AES is significant for three reasons.
First, AES eliminates all doubt that a rectification-like remedy exists under the law of obligations in Quebec.
Second, in the tax context, Quebec law is now aligned with the common law under Juliar, in outcome even if not in the exact path of reasoning. It is now the case that throughout Canada, written contracts that erroneously record the parties’ common intentions and create unintended adverse tax consequences can be retroactively corrected by the courts to fix the tax problem and achieve the originally intended result.
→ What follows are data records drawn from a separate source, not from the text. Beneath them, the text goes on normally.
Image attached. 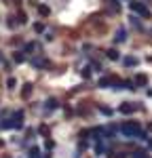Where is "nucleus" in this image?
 <instances>
[{"label":"nucleus","mask_w":152,"mask_h":158,"mask_svg":"<svg viewBox=\"0 0 152 158\" xmlns=\"http://www.w3.org/2000/svg\"><path fill=\"white\" fill-rule=\"evenodd\" d=\"M120 129H123V133H125V135H135V133H139V129H137V124H135V122H127V124H123Z\"/></svg>","instance_id":"obj_1"},{"label":"nucleus","mask_w":152,"mask_h":158,"mask_svg":"<svg viewBox=\"0 0 152 158\" xmlns=\"http://www.w3.org/2000/svg\"><path fill=\"white\" fill-rule=\"evenodd\" d=\"M129 6H131V11H135V13H141V15H146V6H144V4H141V2H131V4H129Z\"/></svg>","instance_id":"obj_2"},{"label":"nucleus","mask_w":152,"mask_h":158,"mask_svg":"<svg viewBox=\"0 0 152 158\" xmlns=\"http://www.w3.org/2000/svg\"><path fill=\"white\" fill-rule=\"evenodd\" d=\"M120 112H123V114H129V112H133V106L125 103V106H120Z\"/></svg>","instance_id":"obj_3"},{"label":"nucleus","mask_w":152,"mask_h":158,"mask_svg":"<svg viewBox=\"0 0 152 158\" xmlns=\"http://www.w3.org/2000/svg\"><path fill=\"white\" fill-rule=\"evenodd\" d=\"M135 82H137V85H146V82H148V78H146L144 74H139L137 78H135Z\"/></svg>","instance_id":"obj_4"},{"label":"nucleus","mask_w":152,"mask_h":158,"mask_svg":"<svg viewBox=\"0 0 152 158\" xmlns=\"http://www.w3.org/2000/svg\"><path fill=\"white\" fill-rule=\"evenodd\" d=\"M47 108H49V110H55V108H57V101H55V99H49V101H47Z\"/></svg>","instance_id":"obj_5"},{"label":"nucleus","mask_w":152,"mask_h":158,"mask_svg":"<svg viewBox=\"0 0 152 158\" xmlns=\"http://www.w3.org/2000/svg\"><path fill=\"white\" fill-rule=\"evenodd\" d=\"M30 91H32V85H25V89H23V93H21V95L27 97V95H30Z\"/></svg>","instance_id":"obj_6"},{"label":"nucleus","mask_w":152,"mask_h":158,"mask_svg":"<svg viewBox=\"0 0 152 158\" xmlns=\"http://www.w3.org/2000/svg\"><path fill=\"white\" fill-rule=\"evenodd\" d=\"M108 57H110V59H118V53H116V51H108Z\"/></svg>","instance_id":"obj_7"},{"label":"nucleus","mask_w":152,"mask_h":158,"mask_svg":"<svg viewBox=\"0 0 152 158\" xmlns=\"http://www.w3.org/2000/svg\"><path fill=\"white\" fill-rule=\"evenodd\" d=\"M23 59H25V57L21 55V53H15V61H17V63H21Z\"/></svg>","instance_id":"obj_8"},{"label":"nucleus","mask_w":152,"mask_h":158,"mask_svg":"<svg viewBox=\"0 0 152 158\" xmlns=\"http://www.w3.org/2000/svg\"><path fill=\"white\" fill-rule=\"evenodd\" d=\"M38 11H40V15H42V17H44V15H49V9H47V6H40Z\"/></svg>","instance_id":"obj_9"},{"label":"nucleus","mask_w":152,"mask_h":158,"mask_svg":"<svg viewBox=\"0 0 152 158\" xmlns=\"http://www.w3.org/2000/svg\"><path fill=\"white\" fill-rule=\"evenodd\" d=\"M99 85H101V86H108V85H110V78H101Z\"/></svg>","instance_id":"obj_10"},{"label":"nucleus","mask_w":152,"mask_h":158,"mask_svg":"<svg viewBox=\"0 0 152 158\" xmlns=\"http://www.w3.org/2000/svg\"><path fill=\"white\" fill-rule=\"evenodd\" d=\"M34 30H36V32H44V25H42V23H36V25H34Z\"/></svg>","instance_id":"obj_11"},{"label":"nucleus","mask_w":152,"mask_h":158,"mask_svg":"<svg viewBox=\"0 0 152 158\" xmlns=\"http://www.w3.org/2000/svg\"><path fill=\"white\" fill-rule=\"evenodd\" d=\"M38 156V148H32V152H30V158H36Z\"/></svg>","instance_id":"obj_12"},{"label":"nucleus","mask_w":152,"mask_h":158,"mask_svg":"<svg viewBox=\"0 0 152 158\" xmlns=\"http://www.w3.org/2000/svg\"><path fill=\"white\" fill-rule=\"evenodd\" d=\"M32 63H34L36 68H40V65H44V61H42V59H34V61H32Z\"/></svg>","instance_id":"obj_13"},{"label":"nucleus","mask_w":152,"mask_h":158,"mask_svg":"<svg viewBox=\"0 0 152 158\" xmlns=\"http://www.w3.org/2000/svg\"><path fill=\"white\" fill-rule=\"evenodd\" d=\"M125 63H127V65H135V63H137V61L133 59V57H129V59H127V61H125Z\"/></svg>","instance_id":"obj_14"},{"label":"nucleus","mask_w":152,"mask_h":158,"mask_svg":"<svg viewBox=\"0 0 152 158\" xmlns=\"http://www.w3.org/2000/svg\"><path fill=\"white\" fill-rule=\"evenodd\" d=\"M89 70H91V68H85V70H82V76H85V78H89V76H91V72H89Z\"/></svg>","instance_id":"obj_15"},{"label":"nucleus","mask_w":152,"mask_h":158,"mask_svg":"<svg viewBox=\"0 0 152 158\" xmlns=\"http://www.w3.org/2000/svg\"><path fill=\"white\" fill-rule=\"evenodd\" d=\"M6 85H9V89H13V86H15V78H9V82H6Z\"/></svg>","instance_id":"obj_16"},{"label":"nucleus","mask_w":152,"mask_h":158,"mask_svg":"<svg viewBox=\"0 0 152 158\" xmlns=\"http://www.w3.org/2000/svg\"><path fill=\"white\" fill-rule=\"evenodd\" d=\"M133 158H146V156H144V152H137V154H135Z\"/></svg>","instance_id":"obj_17"}]
</instances>
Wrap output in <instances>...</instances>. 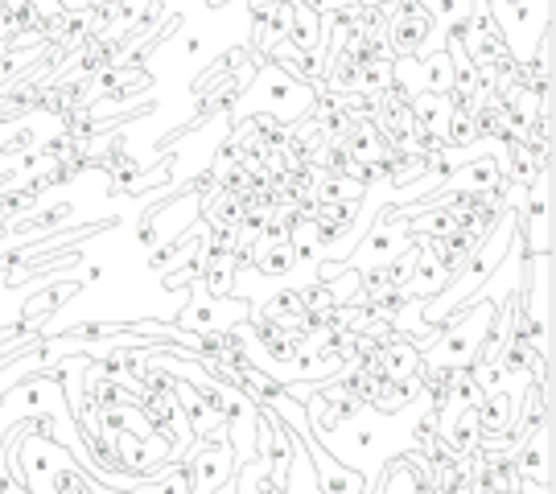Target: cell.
Instances as JSON below:
<instances>
[{
  "instance_id": "obj_4",
  "label": "cell",
  "mask_w": 556,
  "mask_h": 494,
  "mask_svg": "<svg viewBox=\"0 0 556 494\" xmlns=\"http://www.w3.org/2000/svg\"><path fill=\"white\" fill-rule=\"evenodd\" d=\"M478 429L482 433H507L511 420H516V395H507V388H495V392H482L475 404Z\"/></svg>"
},
{
  "instance_id": "obj_6",
  "label": "cell",
  "mask_w": 556,
  "mask_h": 494,
  "mask_svg": "<svg viewBox=\"0 0 556 494\" xmlns=\"http://www.w3.org/2000/svg\"><path fill=\"white\" fill-rule=\"evenodd\" d=\"M96 4H100V0H96Z\"/></svg>"
},
{
  "instance_id": "obj_1",
  "label": "cell",
  "mask_w": 556,
  "mask_h": 494,
  "mask_svg": "<svg viewBox=\"0 0 556 494\" xmlns=\"http://www.w3.org/2000/svg\"><path fill=\"white\" fill-rule=\"evenodd\" d=\"M486 4H491V17L503 34L507 59L523 71L536 54V41L544 38V29H553V0H486Z\"/></svg>"
},
{
  "instance_id": "obj_2",
  "label": "cell",
  "mask_w": 556,
  "mask_h": 494,
  "mask_svg": "<svg viewBox=\"0 0 556 494\" xmlns=\"http://www.w3.org/2000/svg\"><path fill=\"white\" fill-rule=\"evenodd\" d=\"M252 83H256V87H248V91H264V96H268L264 107H268V119H273V124H298V119L309 116L314 103H318V87L293 79L280 62L264 59V54H256V75H252Z\"/></svg>"
},
{
  "instance_id": "obj_3",
  "label": "cell",
  "mask_w": 556,
  "mask_h": 494,
  "mask_svg": "<svg viewBox=\"0 0 556 494\" xmlns=\"http://www.w3.org/2000/svg\"><path fill=\"white\" fill-rule=\"evenodd\" d=\"M186 466H190V494H215L239 470V457L227 441H199L194 436V449L186 454Z\"/></svg>"
},
{
  "instance_id": "obj_5",
  "label": "cell",
  "mask_w": 556,
  "mask_h": 494,
  "mask_svg": "<svg viewBox=\"0 0 556 494\" xmlns=\"http://www.w3.org/2000/svg\"><path fill=\"white\" fill-rule=\"evenodd\" d=\"M417 4L438 21L445 34H457L470 21V13H475V0H417Z\"/></svg>"
}]
</instances>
Third, of interest for the future is the intervention of the Attorney General of Canada. The federal Department of Justice – defending the interests of the federal fisc – is clearly not happy with the development of the common law since Juliar. Having taken a run at that case law in AES, will they do so again in a common law case? Or, Quebec law having now recognized a remedy that is functionally although not theoretically the same as rectification, will the Department of Justice now accept that Juliar is here to stay?